Friday, October 23, 2009

September sales reflect rush to beat credit deadline

Right on cue, buyers appeared to rush the door before the December 1 tax credit deadline. In the Cincinnati market, home sales increased over 10% on a year over year basis. Some of the local and national figures that grabbed headlines include:
  • A 9.2% increase nationally (10.55% locally) from September '08 in existing home sales
  • A 6.4% increase in the pending home sales index, with 7 monthly increases in a row making it the longest streak since 2001.
  • A 1.2% increase in the national average home price from the previous month. The 4th month in a row for increases.
  • The level of sales to inventory continues to outperform the 3 previous years. Locally, the ratio fell to 7.4 months of inventory. Particularly unusual to see a drop from August to September.

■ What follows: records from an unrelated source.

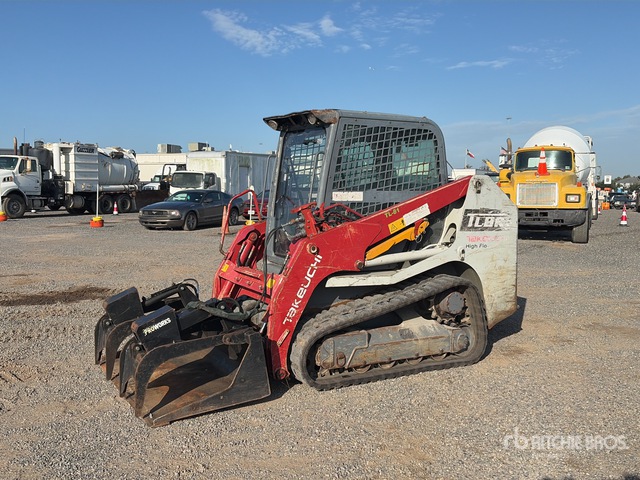 2021 Takeuchi TL8R-2 Two-Speed High Flow Compact Track Loader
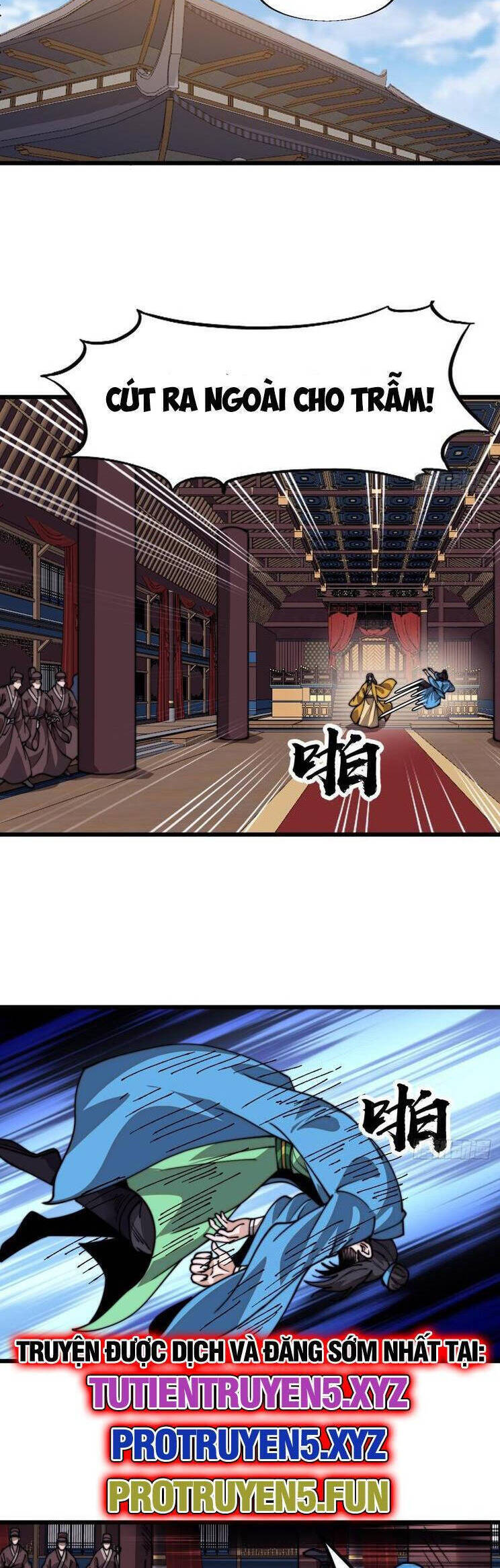 Ta Có Một Sơn Trại Chapter 883 - Trang 4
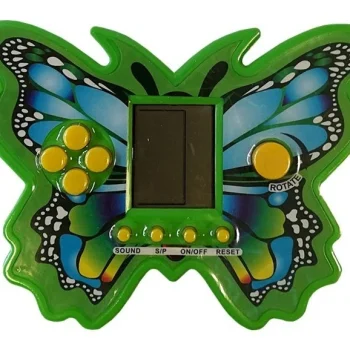 Elektronička Igra Tetris Leptir, Zelena, 12,5 × 9 Cm 3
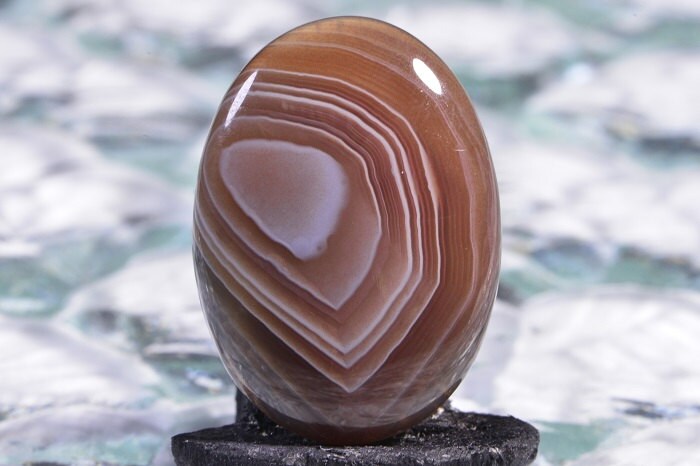 Botswana Agate 25x18x5mm Natural Gemstones Cabochons Agate Cabs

While many analysts are declaring that a market bottom has formed, there are still many signs that the market recovery will be bumpy at best. Some of the telling signs include:
  • The average price year over year is still down 11.3%, much of this attributable to first-time buyer purchases at the lower end of home sales.
  • New home sales dropped dramatically - 3.6%. A big fall off likely due to builders no longer able to guarantee completion before the tax credit deadline.
  • The "shadow" market is gaining attention. That's the large inventory of homes still sitting on the books from banks waiting for foreclosure action.
Debate continues on whether to extend the tax credit beyond December and what will happen if it goes away "suddenly." Some are still trying to make it under the wire with such last minute ideas as using short term land contracts or lease-purchase arrangements. The latest news at the time of writing is that the credit is likely to be extended to April, 2010 with some expansion - but nothing is definite yet.

Another potential impact on the market are changes to FHA lending rules on condominiums. Currently, rules are expected to take effect December 7th on what condos qualify for an FHA mortgage. While the actual guidelines are still being tweaked (and thus causing two delays on implementation so far from the original Oct. 1 date), it appears the gist of the changes is to avoid a majority of condos in a given development being financed through FHA loans and minimize the level of risk.

If nothing else, the winter home market may prove a bit more interesting than usual.